▸ Description of the task:
Restate, in full and unchanged, the entries that follow, but not their pictures.

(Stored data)
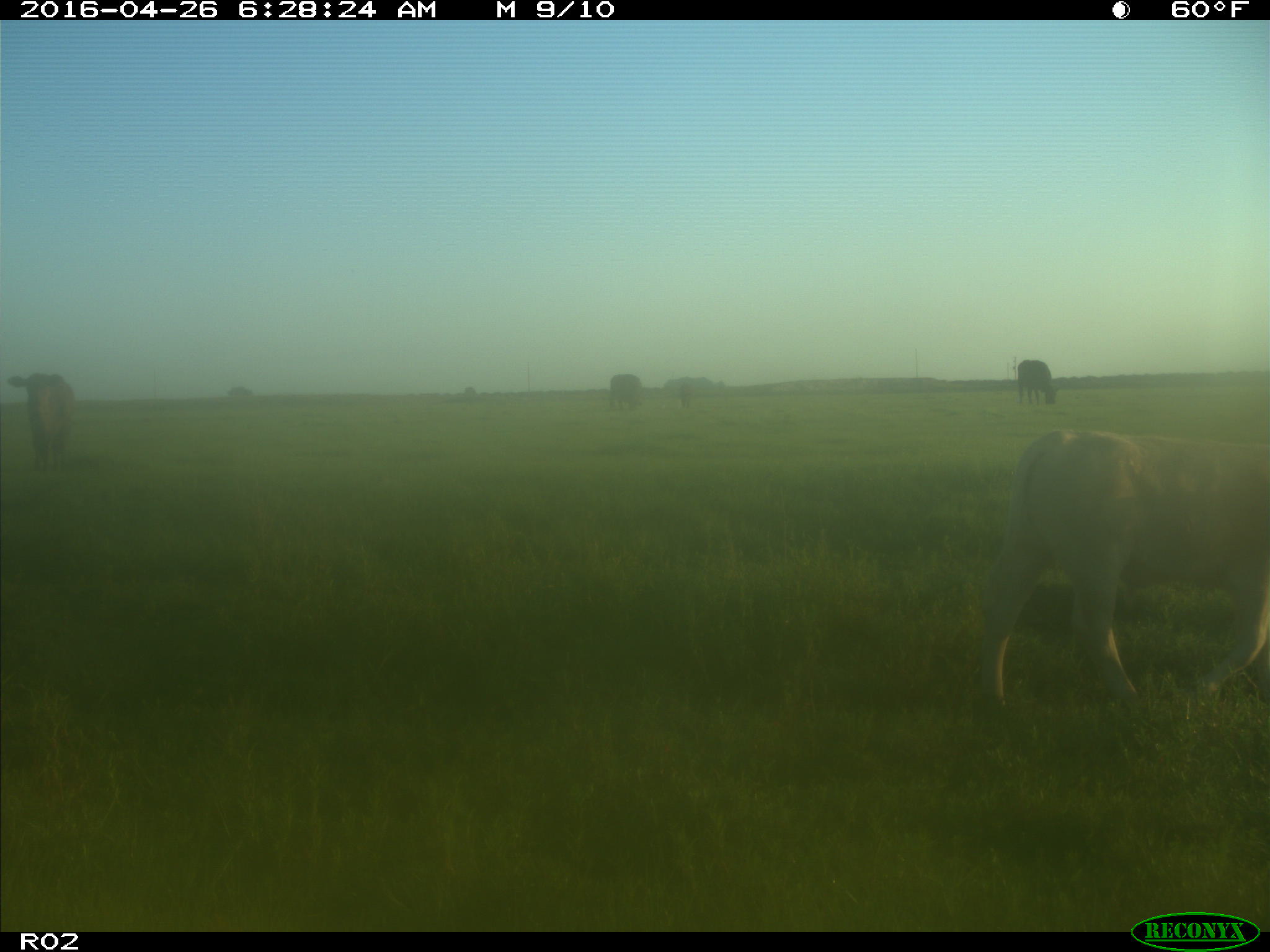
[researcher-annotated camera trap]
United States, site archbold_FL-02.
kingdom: Animalia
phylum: Chordata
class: Mammalia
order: Artiodactyla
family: Bovidae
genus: Bos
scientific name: Bos taurus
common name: domestic cow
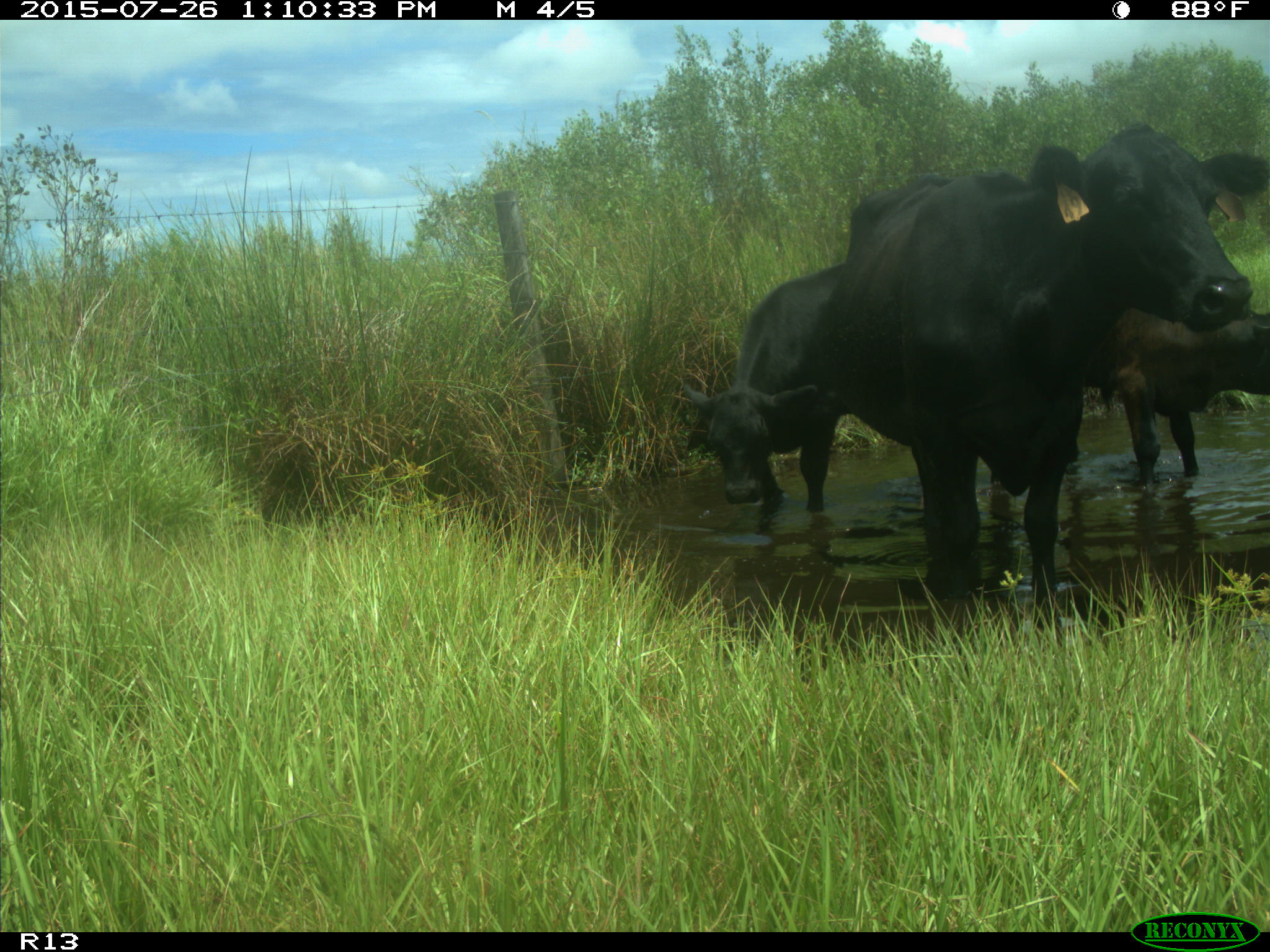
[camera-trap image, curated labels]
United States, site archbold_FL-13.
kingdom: Animalia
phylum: Chordata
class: Mammalia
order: Artiodactyla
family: Bovidae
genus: Bos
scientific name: Bos taurus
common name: domestic cow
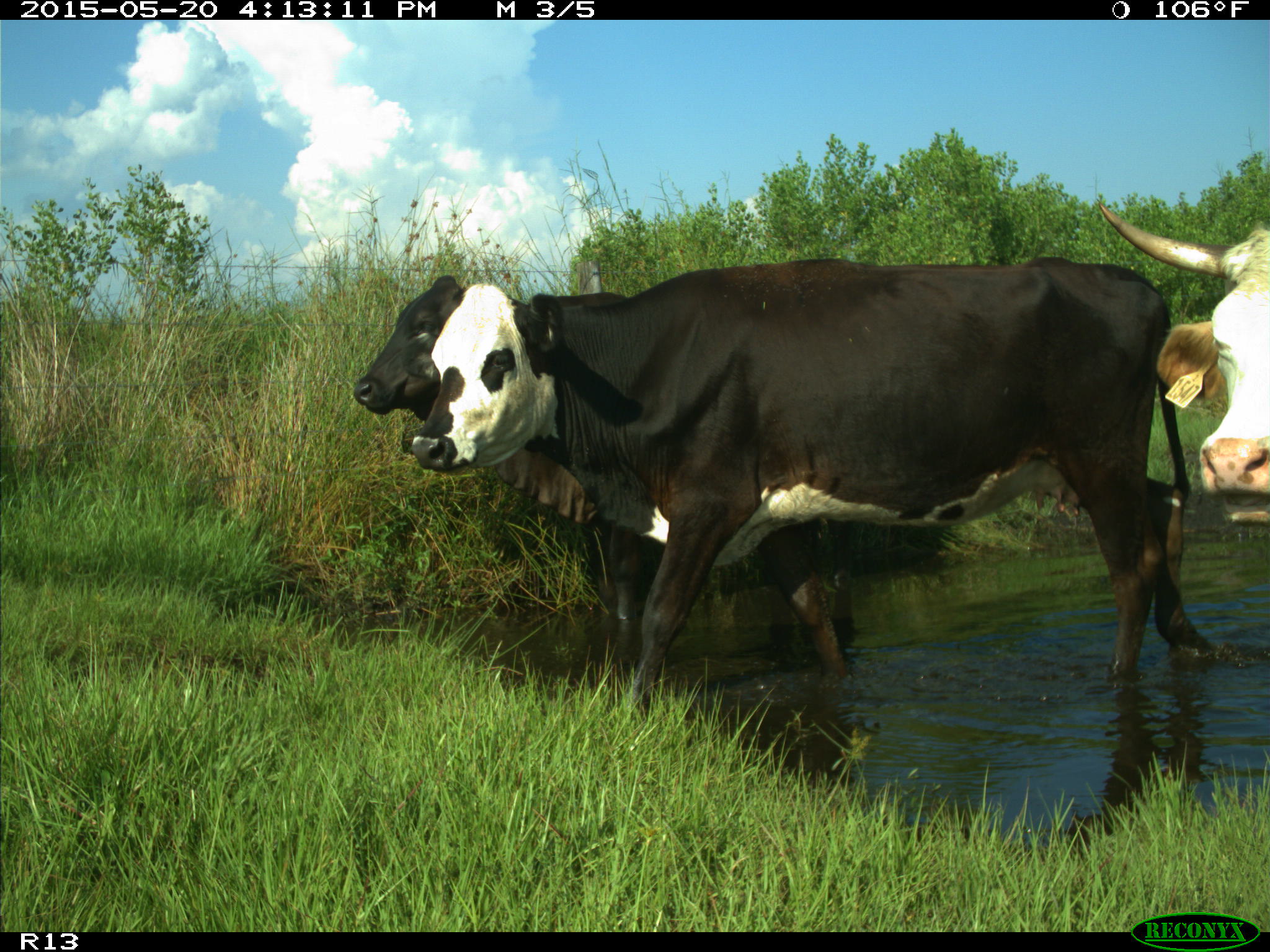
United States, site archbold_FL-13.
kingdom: Animalia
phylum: Chordata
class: Mammalia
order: Artiodactyla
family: Bovidae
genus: Bos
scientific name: Bos taurus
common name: domestic cow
Bos taurus (domestic cow).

▸ Answer:
[researcher-annotated camera trap]
United States, site archbold_FL-02.
kingdom: Animalia
phylum: Chordata
class: Mammalia
order: Artiodactyla
family: Bovidae
genus: Bos
scientific name: Bos taurus
common name: domestic cow
[camera-trap image, curated labels]
United States, site archbold_FL-13.
kingdom: Animalia
phylum: Chordata
class: Mammalia
order: Artiodactyla
family: Bovidae
genus: Bos
scientific name: Bos taurus
common name: domestic cow
United States, site archbold_FL-13.
kingdom: Animalia
phylum: Chordata
class: Mammalia
order: Artiodactyla
family: Bovidae
genus: Bos
scientific name: Bos taurus
common name: domestic cow
Bos taurus (domestic cow).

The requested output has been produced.